--- What the exercise asks ---
Starting with the line that contains "Of this set", copy every line through the end of the records, word for word.

--- Supplied records ---
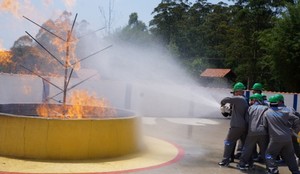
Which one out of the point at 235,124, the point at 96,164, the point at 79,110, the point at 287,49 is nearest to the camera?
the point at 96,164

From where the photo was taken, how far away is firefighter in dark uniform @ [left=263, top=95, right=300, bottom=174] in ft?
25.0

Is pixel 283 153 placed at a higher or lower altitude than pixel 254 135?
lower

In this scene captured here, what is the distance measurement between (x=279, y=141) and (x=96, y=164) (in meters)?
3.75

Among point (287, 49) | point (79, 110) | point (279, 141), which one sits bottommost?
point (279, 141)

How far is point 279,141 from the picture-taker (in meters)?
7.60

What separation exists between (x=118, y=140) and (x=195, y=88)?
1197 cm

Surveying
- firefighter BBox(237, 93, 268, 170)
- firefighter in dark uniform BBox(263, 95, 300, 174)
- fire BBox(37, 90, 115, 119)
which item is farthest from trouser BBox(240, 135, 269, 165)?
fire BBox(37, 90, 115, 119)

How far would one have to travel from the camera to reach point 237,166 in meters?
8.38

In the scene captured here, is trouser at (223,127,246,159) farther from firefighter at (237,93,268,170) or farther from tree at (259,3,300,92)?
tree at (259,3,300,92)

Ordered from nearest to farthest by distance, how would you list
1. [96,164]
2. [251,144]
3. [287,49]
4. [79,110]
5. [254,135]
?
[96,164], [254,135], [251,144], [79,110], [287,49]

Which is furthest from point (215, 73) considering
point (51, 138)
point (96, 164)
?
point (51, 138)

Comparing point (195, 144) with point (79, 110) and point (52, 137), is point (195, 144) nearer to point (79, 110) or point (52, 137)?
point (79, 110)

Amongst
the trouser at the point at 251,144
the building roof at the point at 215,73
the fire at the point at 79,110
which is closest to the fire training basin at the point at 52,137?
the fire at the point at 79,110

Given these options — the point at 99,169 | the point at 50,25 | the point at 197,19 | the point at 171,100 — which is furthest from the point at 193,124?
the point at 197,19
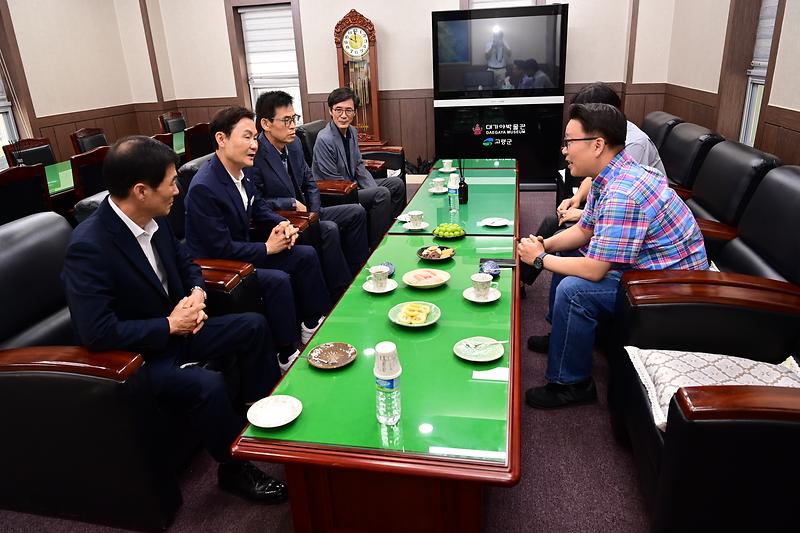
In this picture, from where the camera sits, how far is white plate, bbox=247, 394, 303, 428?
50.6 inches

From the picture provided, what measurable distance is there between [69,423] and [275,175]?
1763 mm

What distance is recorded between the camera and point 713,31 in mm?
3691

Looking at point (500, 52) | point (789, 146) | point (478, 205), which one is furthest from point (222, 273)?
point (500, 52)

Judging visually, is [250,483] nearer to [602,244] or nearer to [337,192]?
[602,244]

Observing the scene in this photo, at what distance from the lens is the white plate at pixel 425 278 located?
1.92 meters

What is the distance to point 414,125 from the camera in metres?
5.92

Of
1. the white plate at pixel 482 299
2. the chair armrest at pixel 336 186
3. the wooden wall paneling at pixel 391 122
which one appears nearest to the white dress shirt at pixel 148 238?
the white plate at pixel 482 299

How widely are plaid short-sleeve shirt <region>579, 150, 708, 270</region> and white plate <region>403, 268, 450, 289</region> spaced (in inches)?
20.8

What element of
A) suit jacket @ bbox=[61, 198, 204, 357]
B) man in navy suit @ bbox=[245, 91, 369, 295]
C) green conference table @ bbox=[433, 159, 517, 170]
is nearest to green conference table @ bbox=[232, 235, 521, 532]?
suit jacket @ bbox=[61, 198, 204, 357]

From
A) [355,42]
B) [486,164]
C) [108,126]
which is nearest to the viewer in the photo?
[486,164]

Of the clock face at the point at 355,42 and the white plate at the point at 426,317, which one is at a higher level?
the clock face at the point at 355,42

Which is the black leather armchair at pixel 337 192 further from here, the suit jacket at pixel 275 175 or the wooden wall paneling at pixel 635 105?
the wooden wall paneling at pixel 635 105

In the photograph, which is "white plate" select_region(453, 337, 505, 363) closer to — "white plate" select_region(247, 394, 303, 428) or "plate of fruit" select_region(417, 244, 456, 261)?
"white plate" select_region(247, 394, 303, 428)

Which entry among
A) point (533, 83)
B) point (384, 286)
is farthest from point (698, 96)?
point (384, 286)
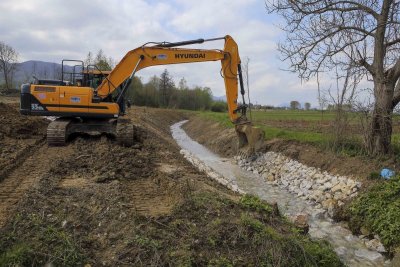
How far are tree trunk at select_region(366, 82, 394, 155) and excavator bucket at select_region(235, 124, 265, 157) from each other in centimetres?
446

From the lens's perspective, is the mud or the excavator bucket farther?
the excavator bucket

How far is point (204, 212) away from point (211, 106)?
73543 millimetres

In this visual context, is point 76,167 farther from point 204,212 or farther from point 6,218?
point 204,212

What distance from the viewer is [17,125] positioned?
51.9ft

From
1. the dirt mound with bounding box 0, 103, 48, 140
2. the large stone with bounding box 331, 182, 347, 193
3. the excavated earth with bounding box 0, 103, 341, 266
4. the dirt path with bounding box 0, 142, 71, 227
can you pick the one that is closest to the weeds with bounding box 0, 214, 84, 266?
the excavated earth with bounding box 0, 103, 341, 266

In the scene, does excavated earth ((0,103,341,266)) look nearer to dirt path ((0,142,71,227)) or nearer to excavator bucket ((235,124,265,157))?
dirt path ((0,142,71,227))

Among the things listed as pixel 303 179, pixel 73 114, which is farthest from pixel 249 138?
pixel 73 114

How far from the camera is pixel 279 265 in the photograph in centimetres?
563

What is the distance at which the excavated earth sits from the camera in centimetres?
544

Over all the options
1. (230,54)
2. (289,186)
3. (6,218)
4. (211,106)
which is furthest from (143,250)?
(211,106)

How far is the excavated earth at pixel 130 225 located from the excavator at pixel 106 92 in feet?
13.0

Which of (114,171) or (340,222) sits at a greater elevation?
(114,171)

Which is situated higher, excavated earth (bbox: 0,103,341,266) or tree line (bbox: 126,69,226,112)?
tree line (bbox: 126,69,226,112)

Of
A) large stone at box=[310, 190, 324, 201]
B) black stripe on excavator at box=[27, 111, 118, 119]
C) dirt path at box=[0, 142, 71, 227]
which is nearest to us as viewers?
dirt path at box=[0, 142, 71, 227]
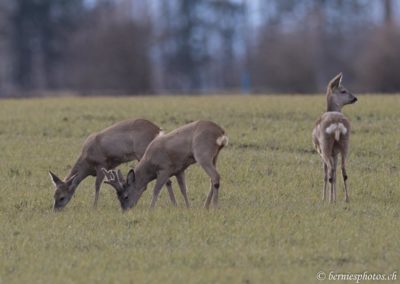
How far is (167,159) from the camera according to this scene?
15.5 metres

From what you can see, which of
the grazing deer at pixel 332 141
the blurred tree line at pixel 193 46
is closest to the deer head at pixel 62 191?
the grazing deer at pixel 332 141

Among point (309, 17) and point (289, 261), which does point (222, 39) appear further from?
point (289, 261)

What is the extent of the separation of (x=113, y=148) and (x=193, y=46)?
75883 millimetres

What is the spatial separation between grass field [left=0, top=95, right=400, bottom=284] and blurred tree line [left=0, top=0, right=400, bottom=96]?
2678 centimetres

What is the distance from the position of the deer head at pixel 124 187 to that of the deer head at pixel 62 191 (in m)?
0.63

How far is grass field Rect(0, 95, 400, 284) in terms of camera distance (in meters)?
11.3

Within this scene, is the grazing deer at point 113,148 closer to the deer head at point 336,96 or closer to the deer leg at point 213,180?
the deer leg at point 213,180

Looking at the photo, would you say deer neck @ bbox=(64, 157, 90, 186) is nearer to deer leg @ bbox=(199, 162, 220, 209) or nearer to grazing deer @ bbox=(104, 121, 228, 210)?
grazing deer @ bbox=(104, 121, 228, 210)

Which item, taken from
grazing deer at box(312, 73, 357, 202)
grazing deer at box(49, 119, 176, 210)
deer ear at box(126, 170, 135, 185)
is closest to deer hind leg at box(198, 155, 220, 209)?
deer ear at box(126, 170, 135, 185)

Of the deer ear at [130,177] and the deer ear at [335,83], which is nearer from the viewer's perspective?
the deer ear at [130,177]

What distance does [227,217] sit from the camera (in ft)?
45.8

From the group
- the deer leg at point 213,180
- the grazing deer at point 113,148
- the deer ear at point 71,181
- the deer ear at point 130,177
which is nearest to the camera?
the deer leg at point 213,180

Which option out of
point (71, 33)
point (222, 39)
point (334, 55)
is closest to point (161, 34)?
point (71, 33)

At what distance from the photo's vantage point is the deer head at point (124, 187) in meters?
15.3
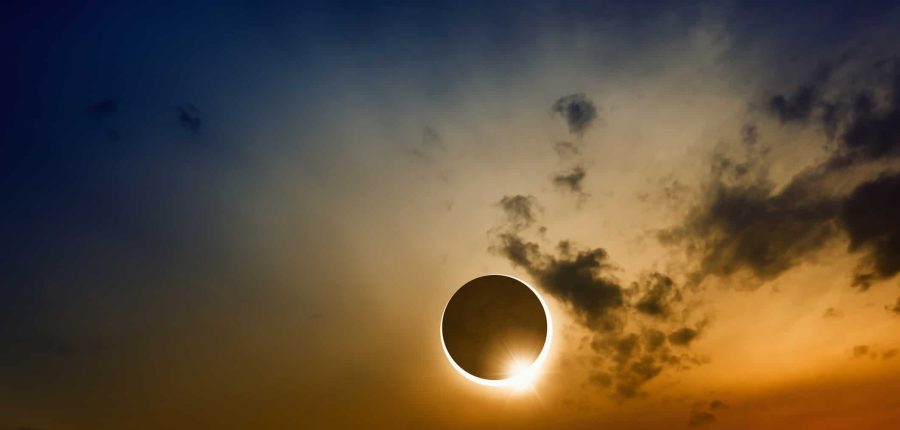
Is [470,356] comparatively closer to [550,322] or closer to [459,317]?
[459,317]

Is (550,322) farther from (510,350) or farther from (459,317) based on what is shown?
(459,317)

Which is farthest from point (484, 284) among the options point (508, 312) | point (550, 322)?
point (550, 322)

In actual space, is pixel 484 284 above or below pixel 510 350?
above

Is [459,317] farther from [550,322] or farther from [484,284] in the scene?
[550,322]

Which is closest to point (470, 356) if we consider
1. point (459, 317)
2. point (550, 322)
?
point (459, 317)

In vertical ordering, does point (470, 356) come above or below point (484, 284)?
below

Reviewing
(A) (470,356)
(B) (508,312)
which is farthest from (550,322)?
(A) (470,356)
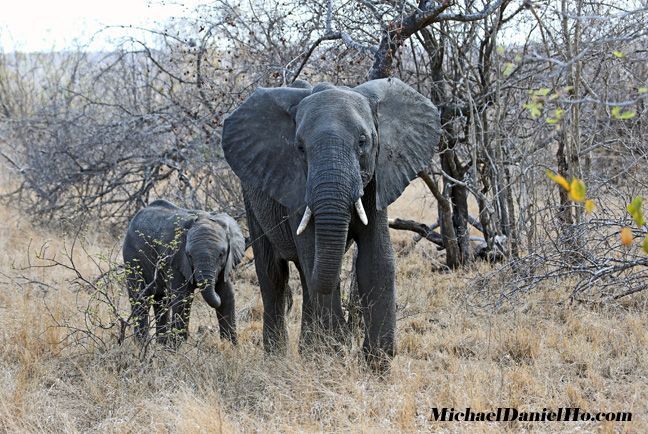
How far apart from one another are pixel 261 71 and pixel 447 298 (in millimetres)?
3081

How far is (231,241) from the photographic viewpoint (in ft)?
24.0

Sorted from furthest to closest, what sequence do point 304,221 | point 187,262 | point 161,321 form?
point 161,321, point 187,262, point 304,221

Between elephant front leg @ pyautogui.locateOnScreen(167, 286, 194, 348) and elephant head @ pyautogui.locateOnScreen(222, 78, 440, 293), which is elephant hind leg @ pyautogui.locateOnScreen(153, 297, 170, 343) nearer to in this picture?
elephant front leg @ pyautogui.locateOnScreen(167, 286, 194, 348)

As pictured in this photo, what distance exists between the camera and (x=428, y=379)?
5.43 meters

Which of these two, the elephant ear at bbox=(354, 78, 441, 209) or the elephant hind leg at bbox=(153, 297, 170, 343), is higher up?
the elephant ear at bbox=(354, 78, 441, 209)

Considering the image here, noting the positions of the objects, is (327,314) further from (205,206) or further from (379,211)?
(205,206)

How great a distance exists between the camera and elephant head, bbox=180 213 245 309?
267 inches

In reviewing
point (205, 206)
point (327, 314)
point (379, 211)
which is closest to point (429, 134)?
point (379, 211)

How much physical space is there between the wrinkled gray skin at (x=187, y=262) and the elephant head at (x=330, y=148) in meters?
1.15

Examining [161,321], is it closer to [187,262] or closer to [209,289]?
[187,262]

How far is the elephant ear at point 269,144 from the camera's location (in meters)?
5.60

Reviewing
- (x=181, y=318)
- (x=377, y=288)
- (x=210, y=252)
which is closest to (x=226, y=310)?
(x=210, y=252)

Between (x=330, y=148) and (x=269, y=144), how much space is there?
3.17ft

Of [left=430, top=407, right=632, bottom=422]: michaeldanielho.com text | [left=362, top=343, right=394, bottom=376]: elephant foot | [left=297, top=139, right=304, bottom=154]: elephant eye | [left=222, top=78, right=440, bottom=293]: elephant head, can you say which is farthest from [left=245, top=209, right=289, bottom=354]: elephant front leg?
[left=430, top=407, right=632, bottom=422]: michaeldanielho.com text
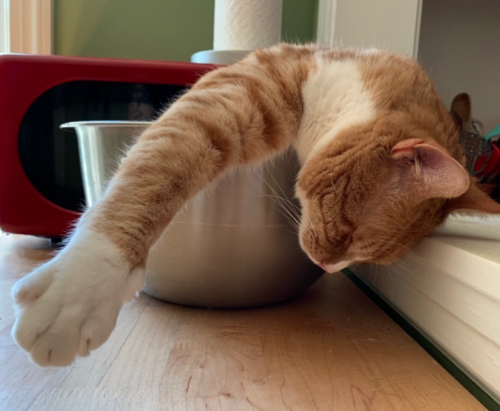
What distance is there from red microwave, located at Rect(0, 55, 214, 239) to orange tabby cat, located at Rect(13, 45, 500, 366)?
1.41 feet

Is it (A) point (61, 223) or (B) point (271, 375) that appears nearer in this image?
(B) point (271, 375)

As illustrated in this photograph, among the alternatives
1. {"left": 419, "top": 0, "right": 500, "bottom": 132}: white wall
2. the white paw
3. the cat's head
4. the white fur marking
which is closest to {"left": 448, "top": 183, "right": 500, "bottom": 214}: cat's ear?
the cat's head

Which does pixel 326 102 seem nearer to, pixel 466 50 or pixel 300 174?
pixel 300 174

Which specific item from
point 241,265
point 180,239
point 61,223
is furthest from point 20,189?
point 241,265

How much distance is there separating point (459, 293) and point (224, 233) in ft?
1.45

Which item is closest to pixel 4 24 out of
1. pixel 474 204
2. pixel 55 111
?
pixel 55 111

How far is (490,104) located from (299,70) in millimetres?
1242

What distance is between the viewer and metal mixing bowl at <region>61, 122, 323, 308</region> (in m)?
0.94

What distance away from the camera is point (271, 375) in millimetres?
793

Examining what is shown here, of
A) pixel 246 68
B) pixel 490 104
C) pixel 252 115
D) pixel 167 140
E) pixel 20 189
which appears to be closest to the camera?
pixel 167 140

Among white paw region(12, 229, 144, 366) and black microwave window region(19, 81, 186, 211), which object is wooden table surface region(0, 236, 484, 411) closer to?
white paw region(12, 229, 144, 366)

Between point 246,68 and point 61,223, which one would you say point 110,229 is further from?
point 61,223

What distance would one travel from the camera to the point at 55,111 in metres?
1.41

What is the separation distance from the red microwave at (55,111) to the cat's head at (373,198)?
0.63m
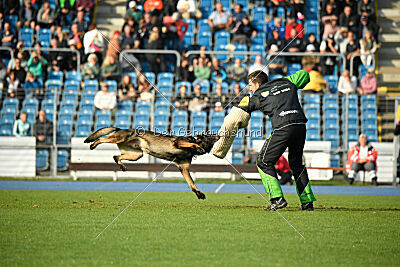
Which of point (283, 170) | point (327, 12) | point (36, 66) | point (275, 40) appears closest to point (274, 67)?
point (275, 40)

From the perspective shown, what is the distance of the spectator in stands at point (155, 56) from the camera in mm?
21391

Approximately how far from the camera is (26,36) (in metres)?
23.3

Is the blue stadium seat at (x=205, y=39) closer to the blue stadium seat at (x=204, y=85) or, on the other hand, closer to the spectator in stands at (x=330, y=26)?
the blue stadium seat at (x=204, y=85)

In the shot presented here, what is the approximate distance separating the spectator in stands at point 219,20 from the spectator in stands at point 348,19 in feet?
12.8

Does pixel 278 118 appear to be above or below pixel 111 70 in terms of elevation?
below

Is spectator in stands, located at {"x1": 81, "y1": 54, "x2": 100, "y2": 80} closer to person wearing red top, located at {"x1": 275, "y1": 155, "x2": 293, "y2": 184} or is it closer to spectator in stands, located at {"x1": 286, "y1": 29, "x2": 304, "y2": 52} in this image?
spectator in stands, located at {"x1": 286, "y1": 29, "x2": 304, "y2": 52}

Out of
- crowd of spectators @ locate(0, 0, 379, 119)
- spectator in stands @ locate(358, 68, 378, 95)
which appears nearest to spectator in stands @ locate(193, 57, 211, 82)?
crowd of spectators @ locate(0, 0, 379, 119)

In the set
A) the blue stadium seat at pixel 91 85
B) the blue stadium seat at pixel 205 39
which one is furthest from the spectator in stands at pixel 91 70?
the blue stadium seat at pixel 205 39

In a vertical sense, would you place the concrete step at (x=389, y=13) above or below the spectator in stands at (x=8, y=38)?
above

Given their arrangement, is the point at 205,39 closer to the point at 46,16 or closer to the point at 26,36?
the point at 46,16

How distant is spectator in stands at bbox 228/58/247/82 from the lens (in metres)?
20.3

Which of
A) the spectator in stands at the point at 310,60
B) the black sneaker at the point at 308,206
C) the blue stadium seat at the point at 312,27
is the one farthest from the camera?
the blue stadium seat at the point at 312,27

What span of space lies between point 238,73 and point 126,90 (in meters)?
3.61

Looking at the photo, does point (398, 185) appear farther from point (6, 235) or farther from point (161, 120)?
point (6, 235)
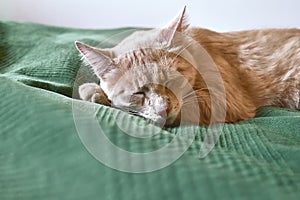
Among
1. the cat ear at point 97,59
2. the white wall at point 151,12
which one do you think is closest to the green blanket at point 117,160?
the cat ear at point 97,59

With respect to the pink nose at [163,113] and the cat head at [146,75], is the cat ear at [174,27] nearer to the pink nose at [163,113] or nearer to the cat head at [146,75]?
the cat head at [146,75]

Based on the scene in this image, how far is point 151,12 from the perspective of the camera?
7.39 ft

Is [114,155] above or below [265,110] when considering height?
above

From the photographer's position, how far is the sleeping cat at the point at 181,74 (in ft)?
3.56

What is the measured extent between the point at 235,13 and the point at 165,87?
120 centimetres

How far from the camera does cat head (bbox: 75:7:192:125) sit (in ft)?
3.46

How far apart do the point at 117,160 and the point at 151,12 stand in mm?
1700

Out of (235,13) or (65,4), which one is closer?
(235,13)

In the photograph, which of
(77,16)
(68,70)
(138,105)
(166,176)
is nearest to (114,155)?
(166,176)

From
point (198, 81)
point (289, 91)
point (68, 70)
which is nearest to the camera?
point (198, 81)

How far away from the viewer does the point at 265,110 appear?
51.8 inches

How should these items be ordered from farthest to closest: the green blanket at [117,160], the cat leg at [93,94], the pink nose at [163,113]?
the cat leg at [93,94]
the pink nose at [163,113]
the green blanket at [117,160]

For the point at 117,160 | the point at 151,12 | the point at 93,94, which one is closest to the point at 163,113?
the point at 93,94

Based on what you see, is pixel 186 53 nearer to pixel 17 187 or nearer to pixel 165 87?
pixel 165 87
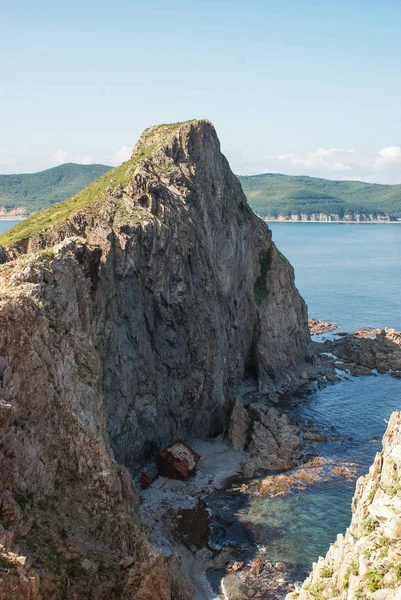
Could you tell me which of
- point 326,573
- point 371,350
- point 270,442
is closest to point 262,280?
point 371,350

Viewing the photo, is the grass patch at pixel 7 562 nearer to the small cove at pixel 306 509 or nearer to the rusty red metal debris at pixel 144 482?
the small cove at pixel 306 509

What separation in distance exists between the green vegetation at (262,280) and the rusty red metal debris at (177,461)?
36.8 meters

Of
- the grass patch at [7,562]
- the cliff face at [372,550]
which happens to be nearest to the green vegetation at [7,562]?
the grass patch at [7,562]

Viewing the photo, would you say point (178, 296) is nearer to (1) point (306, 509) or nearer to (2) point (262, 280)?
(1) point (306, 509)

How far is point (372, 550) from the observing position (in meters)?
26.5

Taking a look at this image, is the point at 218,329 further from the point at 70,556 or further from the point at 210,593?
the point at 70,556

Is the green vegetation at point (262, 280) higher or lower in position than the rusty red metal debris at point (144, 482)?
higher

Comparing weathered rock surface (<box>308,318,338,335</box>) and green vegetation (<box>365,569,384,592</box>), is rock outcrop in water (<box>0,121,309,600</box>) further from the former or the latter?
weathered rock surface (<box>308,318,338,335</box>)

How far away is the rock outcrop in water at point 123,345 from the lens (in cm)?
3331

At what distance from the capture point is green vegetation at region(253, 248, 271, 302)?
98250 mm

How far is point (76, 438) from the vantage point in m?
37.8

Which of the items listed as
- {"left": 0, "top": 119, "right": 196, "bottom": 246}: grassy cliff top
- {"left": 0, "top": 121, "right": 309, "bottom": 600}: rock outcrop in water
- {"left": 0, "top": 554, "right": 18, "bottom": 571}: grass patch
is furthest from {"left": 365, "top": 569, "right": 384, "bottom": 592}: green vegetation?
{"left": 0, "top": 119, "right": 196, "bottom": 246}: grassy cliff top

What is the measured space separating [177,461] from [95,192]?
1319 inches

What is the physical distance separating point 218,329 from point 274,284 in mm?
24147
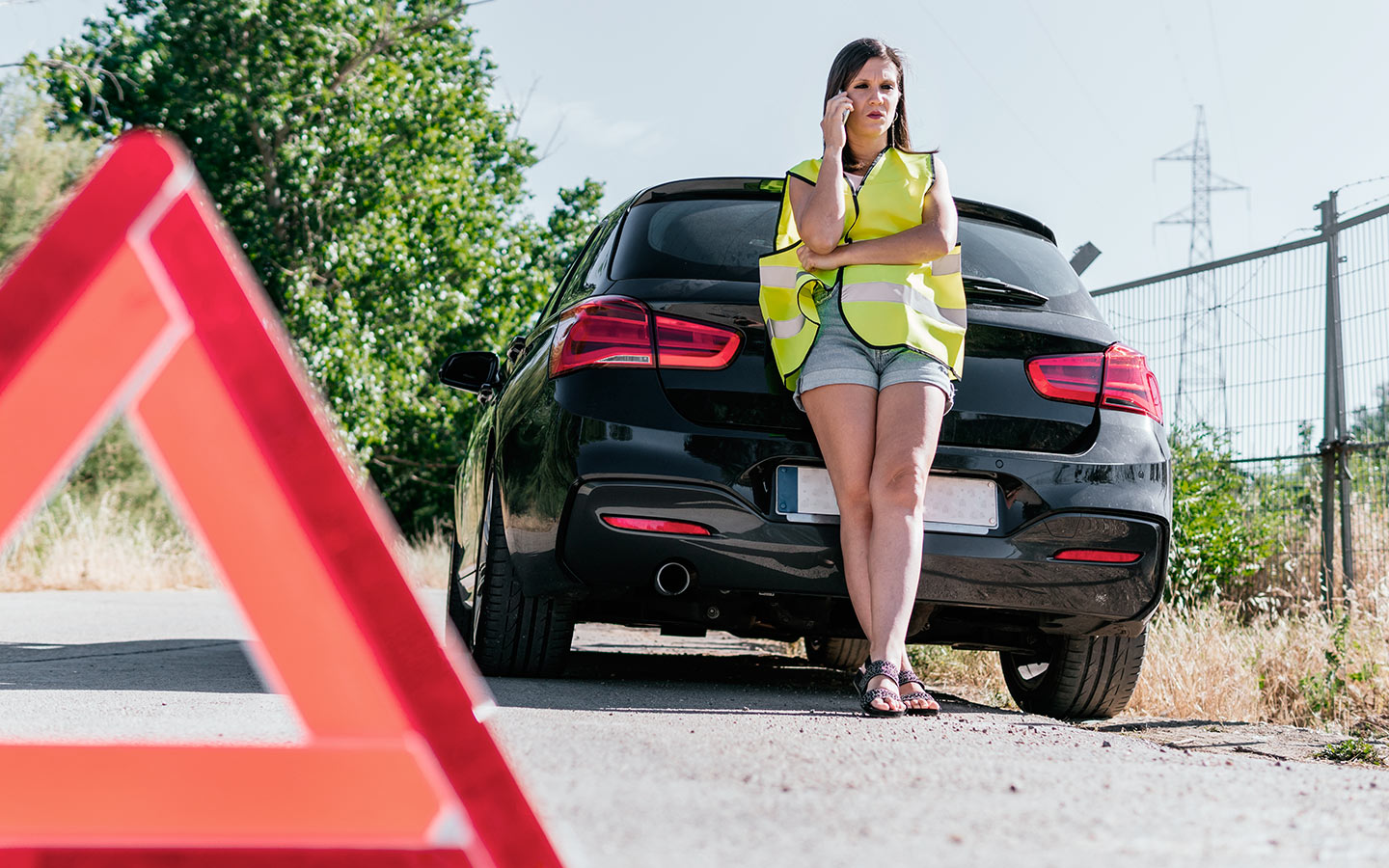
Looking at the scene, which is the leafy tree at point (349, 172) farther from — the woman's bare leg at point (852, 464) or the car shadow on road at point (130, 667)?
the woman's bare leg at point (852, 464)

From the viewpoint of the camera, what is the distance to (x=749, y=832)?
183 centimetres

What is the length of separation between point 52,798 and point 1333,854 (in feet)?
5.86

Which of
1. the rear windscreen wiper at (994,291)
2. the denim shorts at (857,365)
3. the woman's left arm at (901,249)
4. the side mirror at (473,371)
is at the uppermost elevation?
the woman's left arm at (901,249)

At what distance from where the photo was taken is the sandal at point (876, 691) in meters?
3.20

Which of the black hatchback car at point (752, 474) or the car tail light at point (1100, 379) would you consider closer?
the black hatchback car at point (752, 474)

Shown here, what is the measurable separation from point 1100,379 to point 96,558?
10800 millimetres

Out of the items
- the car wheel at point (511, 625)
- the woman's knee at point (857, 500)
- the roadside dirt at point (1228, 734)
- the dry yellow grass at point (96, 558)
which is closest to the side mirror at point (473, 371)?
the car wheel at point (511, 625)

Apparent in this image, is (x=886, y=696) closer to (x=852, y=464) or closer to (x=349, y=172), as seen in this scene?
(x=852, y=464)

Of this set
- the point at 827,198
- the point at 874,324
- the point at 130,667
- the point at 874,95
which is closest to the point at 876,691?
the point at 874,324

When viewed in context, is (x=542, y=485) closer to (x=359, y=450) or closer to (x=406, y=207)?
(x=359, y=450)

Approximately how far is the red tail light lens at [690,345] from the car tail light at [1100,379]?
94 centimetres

--- Response to this task ---
Of this set
- the point at 827,198
- the point at 874,324
- the point at 130,667
- the point at 874,95
which is closest to the point at 876,691?
the point at 874,324

When viewed in context, is (x=542, y=485) closer to (x=359, y=450) or closer to (x=406, y=207)?
(x=359, y=450)

Approximately how far is the red tail light lens at [690,345] from the car tail light at [1100,379]?
94 centimetres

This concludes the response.